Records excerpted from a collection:
•••••
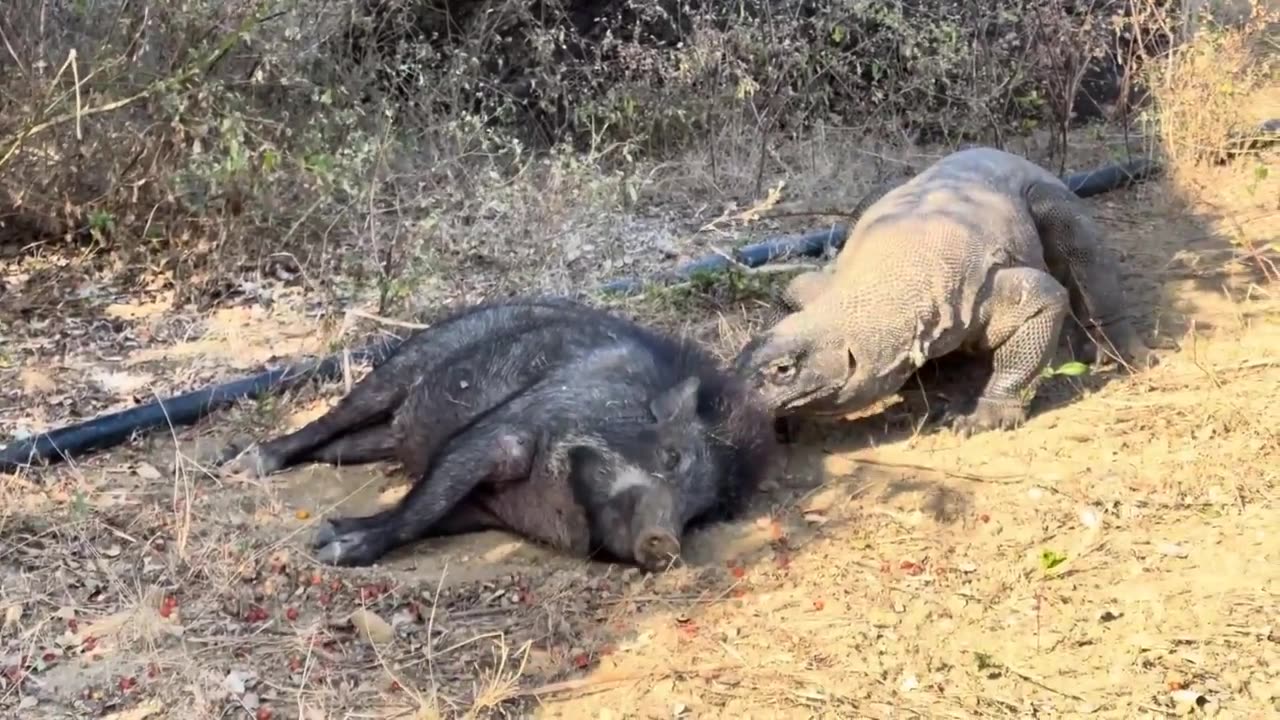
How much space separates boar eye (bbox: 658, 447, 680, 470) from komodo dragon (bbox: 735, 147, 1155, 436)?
611 mm

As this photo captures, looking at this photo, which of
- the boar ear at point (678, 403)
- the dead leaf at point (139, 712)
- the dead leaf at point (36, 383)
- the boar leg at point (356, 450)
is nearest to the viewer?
the dead leaf at point (139, 712)

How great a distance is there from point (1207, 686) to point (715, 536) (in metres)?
1.73

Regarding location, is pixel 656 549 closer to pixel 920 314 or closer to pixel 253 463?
pixel 920 314

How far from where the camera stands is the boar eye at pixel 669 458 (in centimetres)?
468

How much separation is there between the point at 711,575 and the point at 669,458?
0.50m

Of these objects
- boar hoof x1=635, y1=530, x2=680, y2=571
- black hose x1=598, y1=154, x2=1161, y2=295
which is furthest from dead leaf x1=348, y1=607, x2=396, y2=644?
black hose x1=598, y1=154, x2=1161, y2=295

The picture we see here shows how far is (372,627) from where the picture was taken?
389 centimetres

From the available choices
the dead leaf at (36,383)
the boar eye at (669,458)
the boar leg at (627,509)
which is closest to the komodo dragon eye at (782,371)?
the boar eye at (669,458)

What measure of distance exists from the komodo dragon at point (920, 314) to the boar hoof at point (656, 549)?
3.28ft

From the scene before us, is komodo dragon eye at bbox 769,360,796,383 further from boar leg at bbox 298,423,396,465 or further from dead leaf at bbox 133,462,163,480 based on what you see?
dead leaf at bbox 133,462,163,480

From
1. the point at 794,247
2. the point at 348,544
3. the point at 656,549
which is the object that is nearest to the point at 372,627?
the point at 348,544

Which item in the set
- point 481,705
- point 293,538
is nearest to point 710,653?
point 481,705

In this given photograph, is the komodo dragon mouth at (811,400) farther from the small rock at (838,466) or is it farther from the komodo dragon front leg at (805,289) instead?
the komodo dragon front leg at (805,289)

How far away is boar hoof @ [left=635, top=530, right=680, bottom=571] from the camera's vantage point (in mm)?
4344
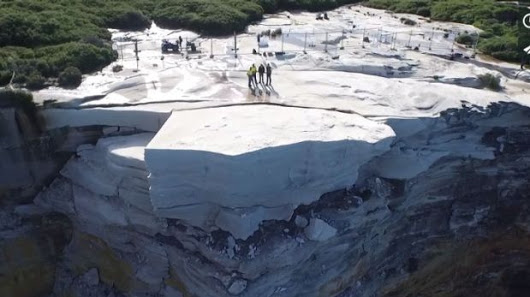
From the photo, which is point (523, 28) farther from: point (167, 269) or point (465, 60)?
point (167, 269)

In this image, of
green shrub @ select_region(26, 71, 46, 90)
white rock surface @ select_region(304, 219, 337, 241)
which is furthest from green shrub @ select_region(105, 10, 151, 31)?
white rock surface @ select_region(304, 219, 337, 241)

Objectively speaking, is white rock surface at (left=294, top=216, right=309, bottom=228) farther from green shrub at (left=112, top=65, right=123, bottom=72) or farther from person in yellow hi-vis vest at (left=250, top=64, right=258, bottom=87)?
green shrub at (left=112, top=65, right=123, bottom=72)

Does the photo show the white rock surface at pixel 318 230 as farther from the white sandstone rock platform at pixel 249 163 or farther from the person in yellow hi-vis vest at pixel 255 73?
the person in yellow hi-vis vest at pixel 255 73

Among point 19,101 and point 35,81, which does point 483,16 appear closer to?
point 35,81

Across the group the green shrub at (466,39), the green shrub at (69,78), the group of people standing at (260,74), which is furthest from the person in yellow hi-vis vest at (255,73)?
the green shrub at (466,39)

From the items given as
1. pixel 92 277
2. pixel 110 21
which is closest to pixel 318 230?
A: pixel 92 277

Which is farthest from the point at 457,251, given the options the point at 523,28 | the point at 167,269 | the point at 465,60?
the point at 523,28

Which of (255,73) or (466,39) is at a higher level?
(466,39)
•••••
Exercise instructions: Reproduce the lines from the one containing "Among point 19,101" to the end of the entries, keeping both ends and adding nothing.

Output:
Among point 19,101 and point 35,81, which does point 483,16 appear closer to?
point 35,81

Across the group the green shrub at (466,39), the green shrub at (69,78), the group of people standing at (260,74), which is furthest from the person in yellow hi-vis vest at (255,73)?
the green shrub at (466,39)

From the items given as
1. pixel 92 277
2. pixel 110 21
which is closest to pixel 318 230?
A: pixel 92 277

Which is farthest from the point at 457,251, given the options the point at 523,28 | the point at 167,269 | the point at 465,60?
the point at 523,28

Which of (255,73) or (466,39) is at a higher level?
(466,39)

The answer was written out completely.